PROMPT 1 |
In the records below, copy out every line from the one containing "How far in distance" down to the end of the records, with no changes.

TEXT EXCERPT |
But let’s first look at the first part of the first part of Proverbs 14:29, here is the normal, here is God’s will for us, how we normally operate, “He that is slow to anger has great discernment,” the word “understanding” means discernment, ability to choose between right and wrong, truth and falsehood.  It obviously therefore has reference, as we have seen repeatedly in the Proverbs series, it has reference to your conscience.  So what this teaches is that a person whose mind and conscience operates very well together will have a control over their spirit.  In other words, their spirit will be ruled, will be subordinate, like your respiratory center controls your respiration; what is it?  It is that the mind and the conscience are (?) together and you’re operating the way God designed you to operate. 

 

Now, the last part of verse 29, “he that is short of spirit,” it doesn’t mean short in quantity or power, “short of spirit” just means hasty, short-tempered, exactly the same English word, the way we’d handle it would be short-tempered, the Jew would not say “temper,” he didn’t have a word for temper, his word was spirit, which shows you therefore what you see in temper is actually a manifestation not just of emotions but of the power of the human spirit.  For example, if you have ever seen someone violently angry, in a wholesale tantrum, haven’t you ever heard them, or haven’t you yourself said, it’s scary because you feel like you have lost control of yourself.  And it’s a common observation, that if you get very, very angry it almost scares you, to the point you wonder what you could have done when you were that angry, you lost your mind you even hear the expression, I lost control of myself, I lost it.  And you actually sense in your soul that something is let loose that scares you.  There’s power available for what you really don’t have control over.

PROMPT 2 |
Carry the passage on Proverbs 14:29 forward from its last sentence.

MATERIAL FOR THE TASK |
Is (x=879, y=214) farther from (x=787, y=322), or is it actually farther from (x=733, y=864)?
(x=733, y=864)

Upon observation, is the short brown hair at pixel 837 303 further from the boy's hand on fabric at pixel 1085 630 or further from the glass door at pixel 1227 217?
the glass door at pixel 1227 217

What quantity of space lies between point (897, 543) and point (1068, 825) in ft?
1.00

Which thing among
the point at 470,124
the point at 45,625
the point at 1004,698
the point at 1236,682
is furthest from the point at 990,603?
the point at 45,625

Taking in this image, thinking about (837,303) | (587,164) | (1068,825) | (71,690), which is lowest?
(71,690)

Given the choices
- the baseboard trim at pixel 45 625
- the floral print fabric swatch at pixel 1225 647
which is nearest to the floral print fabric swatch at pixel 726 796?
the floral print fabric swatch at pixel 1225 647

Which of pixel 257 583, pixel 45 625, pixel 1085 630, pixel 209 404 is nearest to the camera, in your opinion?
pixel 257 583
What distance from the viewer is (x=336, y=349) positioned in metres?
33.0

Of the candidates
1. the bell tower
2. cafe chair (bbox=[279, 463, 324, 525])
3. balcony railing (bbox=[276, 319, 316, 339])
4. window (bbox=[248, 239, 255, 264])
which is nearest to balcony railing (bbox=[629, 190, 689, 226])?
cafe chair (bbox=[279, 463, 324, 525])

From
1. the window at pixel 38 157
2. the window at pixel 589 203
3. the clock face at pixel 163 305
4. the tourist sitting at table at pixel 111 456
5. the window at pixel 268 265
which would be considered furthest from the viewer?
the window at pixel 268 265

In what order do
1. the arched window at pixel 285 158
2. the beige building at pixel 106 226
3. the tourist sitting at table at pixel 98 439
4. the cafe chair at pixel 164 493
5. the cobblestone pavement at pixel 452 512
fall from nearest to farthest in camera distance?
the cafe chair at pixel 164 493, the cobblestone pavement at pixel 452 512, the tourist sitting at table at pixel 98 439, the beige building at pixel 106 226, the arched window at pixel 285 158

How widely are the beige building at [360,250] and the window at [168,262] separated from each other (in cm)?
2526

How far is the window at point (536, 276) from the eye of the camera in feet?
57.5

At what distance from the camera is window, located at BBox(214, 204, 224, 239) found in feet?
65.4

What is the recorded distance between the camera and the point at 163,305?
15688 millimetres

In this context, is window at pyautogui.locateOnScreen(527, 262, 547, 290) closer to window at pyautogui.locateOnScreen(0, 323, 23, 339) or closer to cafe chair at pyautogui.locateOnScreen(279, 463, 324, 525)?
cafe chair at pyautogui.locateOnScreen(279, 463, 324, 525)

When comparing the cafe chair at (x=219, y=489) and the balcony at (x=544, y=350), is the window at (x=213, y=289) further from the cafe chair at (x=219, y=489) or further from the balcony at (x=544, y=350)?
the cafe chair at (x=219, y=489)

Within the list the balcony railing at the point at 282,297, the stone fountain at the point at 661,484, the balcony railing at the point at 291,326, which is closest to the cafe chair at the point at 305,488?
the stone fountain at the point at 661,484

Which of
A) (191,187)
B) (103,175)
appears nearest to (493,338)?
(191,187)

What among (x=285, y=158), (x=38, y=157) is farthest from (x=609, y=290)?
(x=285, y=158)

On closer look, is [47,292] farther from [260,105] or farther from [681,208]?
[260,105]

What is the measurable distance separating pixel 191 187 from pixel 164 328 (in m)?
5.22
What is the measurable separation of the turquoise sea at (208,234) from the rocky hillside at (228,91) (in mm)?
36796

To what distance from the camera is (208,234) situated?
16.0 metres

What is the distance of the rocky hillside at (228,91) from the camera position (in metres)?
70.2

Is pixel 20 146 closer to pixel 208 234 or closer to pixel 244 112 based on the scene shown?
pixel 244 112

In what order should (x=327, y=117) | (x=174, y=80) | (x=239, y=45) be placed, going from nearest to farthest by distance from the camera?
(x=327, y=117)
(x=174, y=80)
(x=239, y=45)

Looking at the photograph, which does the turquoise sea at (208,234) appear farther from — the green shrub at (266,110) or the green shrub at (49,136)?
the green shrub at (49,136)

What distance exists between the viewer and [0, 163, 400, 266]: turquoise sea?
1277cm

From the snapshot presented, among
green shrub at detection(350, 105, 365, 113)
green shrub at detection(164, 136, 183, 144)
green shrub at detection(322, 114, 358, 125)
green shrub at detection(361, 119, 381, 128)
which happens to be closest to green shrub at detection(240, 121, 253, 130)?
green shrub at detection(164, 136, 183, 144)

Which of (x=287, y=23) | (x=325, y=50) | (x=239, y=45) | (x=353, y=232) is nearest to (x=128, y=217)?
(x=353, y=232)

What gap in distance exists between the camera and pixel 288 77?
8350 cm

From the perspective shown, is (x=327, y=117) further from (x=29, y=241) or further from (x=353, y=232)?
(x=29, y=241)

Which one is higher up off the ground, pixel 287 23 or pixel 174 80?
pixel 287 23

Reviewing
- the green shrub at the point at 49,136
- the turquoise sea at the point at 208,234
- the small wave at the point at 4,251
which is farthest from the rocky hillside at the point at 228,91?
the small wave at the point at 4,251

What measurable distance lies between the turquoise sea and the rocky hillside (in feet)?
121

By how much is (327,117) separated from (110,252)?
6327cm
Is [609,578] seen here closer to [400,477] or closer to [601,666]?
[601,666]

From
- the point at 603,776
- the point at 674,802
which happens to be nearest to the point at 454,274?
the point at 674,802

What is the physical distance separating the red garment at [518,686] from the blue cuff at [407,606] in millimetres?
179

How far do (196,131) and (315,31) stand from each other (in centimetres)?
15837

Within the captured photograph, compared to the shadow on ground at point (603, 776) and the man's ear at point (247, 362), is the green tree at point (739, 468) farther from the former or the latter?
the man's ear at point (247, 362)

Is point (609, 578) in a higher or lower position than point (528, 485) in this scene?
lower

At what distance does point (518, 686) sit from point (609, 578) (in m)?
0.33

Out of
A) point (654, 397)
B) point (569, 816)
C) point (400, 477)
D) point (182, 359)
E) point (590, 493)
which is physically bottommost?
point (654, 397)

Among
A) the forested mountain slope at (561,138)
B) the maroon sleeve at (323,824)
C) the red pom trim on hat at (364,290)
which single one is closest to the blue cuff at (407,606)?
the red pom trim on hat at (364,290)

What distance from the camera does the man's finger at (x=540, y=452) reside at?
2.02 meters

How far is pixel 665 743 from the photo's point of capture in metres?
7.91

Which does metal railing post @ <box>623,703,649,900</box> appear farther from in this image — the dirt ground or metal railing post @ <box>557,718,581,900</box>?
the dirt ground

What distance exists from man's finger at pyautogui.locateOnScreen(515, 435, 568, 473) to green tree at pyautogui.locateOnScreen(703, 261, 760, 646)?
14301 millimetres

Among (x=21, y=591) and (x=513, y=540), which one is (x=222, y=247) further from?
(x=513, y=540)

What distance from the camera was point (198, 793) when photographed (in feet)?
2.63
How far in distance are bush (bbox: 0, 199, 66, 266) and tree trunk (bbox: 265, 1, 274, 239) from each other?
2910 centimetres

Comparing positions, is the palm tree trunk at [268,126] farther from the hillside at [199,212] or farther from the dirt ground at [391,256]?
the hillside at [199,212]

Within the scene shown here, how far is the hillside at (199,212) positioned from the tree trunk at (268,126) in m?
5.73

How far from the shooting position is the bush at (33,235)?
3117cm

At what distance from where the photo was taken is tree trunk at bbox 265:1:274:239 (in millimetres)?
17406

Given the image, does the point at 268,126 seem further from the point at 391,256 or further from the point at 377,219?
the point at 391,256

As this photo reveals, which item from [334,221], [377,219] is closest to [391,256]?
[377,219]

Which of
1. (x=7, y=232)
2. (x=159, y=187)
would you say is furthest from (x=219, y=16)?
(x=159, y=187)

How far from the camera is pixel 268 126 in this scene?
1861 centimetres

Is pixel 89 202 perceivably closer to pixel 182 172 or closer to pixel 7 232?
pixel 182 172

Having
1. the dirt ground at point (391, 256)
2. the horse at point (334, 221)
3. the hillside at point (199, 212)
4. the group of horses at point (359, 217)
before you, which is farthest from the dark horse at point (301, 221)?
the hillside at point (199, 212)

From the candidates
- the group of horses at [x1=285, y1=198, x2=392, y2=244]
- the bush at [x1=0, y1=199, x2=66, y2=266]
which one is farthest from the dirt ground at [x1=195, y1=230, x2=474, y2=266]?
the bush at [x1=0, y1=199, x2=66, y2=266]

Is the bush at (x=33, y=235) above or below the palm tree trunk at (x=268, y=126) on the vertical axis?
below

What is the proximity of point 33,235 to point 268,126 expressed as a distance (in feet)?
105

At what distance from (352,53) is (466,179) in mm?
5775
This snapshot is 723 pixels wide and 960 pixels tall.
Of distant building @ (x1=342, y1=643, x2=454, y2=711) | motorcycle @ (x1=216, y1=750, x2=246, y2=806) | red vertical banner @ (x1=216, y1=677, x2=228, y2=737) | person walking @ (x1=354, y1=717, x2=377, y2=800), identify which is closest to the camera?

FINAL RESULT 1 |
How far in distance are bush (bbox: 0, 199, 66, 266) and tree trunk (bbox: 265, 1, 274, 239) from each other?
2910 centimetres

Comparing positions, is the palm tree trunk at [268,126] farther from the hillside at [199,212] or farther from the dirt ground at [391,256]?
the hillside at [199,212]

Within the scene shown here, how far is the hillside at (199,212) positioned from the tree trunk at (268,126) in m?
5.73

How far from the shooting position is the bush at (33,235)?
3117cm

At what distance from where the photo was taken is tree trunk at bbox 265:1:274:239 (in millimetres)?
17406

Given the image, does the point at 268,126 seem further from the point at 391,256 or further from the point at 377,219?
the point at 391,256

As this photo reveals, which item from [334,221], [377,219] is closest to [391,256]?
[377,219]

Which of
1. (x=7, y=232)
2. (x=159, y=187)
would you say is furthest from (x=219, y=16)?
(x=159, y=187)

How far from the camera is pixel 268 126 in this scene?
1861 centimetres

Is pixel 89 202 perceivably closer to pixel 182 172 or closer to pixel 7 232?
pixel 182 172

Having
1. the dirt ground at point (391, 256)
2. the horse at point (334, 221)
3. the hillside at point (199, 212)
4. the group of horses at point (359, 217)
before you, which is farthest from the dark horse at point (301, 221)?
the hillside at point (199, 212)

From the candidates
- the group of horses at [x1=285, y1=198, x2=392, y2=244]
- the bush at [x1=0, y1=199, x2=66, y2=266]
which one is farthest from the dirt ground at [x1=195, y1=230, x2=474, y2=266]?
the bush at [x1=0, y1=199, x2=66, y2=266]

Is the bush at (x=33, y=235) above or below the palm tree trunk at (x=268, y=126) on the vertical axis?
below

What is the proximity of point 33,235 to point 268,126 expressed as a distance (in feet)?
105

At what distance from (352,53) is (466,179) in mm?
5775
This snapshot is 723 pixels wide and 960 pixels tall.
Of distant building @ (x1=342, y1=643, x2=454, y2=711) | motorcycle @ (x1=216, y1=750, x2=246, y2=806) | red vertical banner @ (x1=216, y1=677, x2=228, y2=737) | person walking @ (x1=354, y1=717, x2=377, y2=800), identify which is closest to the camera?

FINAL RESULT 2 |
 

All right, subjectively what you’re feeling then is your human spirit surging; that power does not come just from your emotions, according to Scripture.  That tremendous surge of strength is the power being supplied to you by an unruly and insubordinate human spirit.  Like a respiratory center that fires up and you’re breathing too fast, so you have called upon your human spirit in an insubordinate way, trying to get it to do something for which it wasn’t designed and it reacts wildly, and supplies this tremendous surge of energy.  You wanted to be angry but perhaps you didn’t want to be that angry.  That scared you; you were not prepared to see so much anger in your own soul.  Where did all that anger come from?  Where did all that energy suddenly mobilize itself from?  The human spirit was called into action in an undisciplined way. 

 

Now the one who is “short of spirit” is just this way, the human spirit is undisciplined, “and he that is hasty of spirit exalts folly.”  The word “exalt” is a Hebrew participle and it means it’s part of his character to literally raise up, to build up it means.  [Tape turns] …folly, it means the idea of producing something that is just false production, it’s just foolishness, and a person as this constantly builds up, constantly produces foolishness. 

 

Another verse, Proverbs 16:32, here we have the analogy between the military and the human spirit.  In Proverbs 16:32 the first part, and the second part, this is synonymous parallelism, look at it and read it carefully to yourself for a moment.  “He that is slow to anger is better than the mighty one; and he that rules his spirit, than he that takes a city.”  So, you have A-B construction, A prime, B prime construction I this verse.  A, “the one who is slow to anger is better than the mighty one,” and the second part of the verse, “he that rules his spirit is better than he that captures,” literally, “a city.”  So the second half of both parts of this verse refer to a successful soldier; a successful military commander.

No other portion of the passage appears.